I attached the book link here, you may check the proof on Page 47.
Additivity of outer measure if one of the sets is open.
Suppose $A$ and $G$ are disjoint subsets of $\mathbb{R}$ and $G$ is open. Then $|A \cup G| = |A| + |G|$.
*Note that: $|A|$ and $l(I)$ denote the outer measure of $A$ and the length of interval $I$ respectively.

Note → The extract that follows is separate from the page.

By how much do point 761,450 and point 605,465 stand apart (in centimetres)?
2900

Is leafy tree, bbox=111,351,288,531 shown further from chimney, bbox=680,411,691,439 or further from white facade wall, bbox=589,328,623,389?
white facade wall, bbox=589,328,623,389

I wonder that, for the part of proof to the case $G = (a, b)$ and the deduced inequality:
\begin{align*} \sum\limits^{\infty}_{n=1}l(I_{n}) &= \sum\limits^{\infty}_{n=1}(l(J_{n}) + l(L_{n})) + \sum\limits^{\infty}_{n=1}l(K_{n})\\ & \geq |A| + |G| \end{align*}
How can the above inequality show that $|A \cup G| \geq |A| + |G|$?
I can only deduce from $(A \cup G) \subset \bigcup^{\infty}_{n=1}I_{n}$, that:
\begin{equation} |A \cup G| \leq \left| \bigcup\limits^{\infty}_{n=1}I_{n}\right| \leq \sum\limits^{\infty}_{n=1}l(I_{n})\\ \end{equation}
However, along with: \begin{equation} \sum\limits^{\infty}_{n=1}l(I_{n}) \geq |A|+ |G| \end{equation}
then both the inequalities are on the same side, so I cannot link them to prove what I desire. How did author reach his conclusion?
Recall the definition of outer measure: $$|A\cup G|=\inf\{\sum l(I_n):A\cup G\subset\cup I_n\}.$$
Then you already know for all $\{I_n\}$ covering $A\cup G$, $$\sum l(I_n)\geq|A|+|G|,$$
after taking infimum over these intervals you get the result.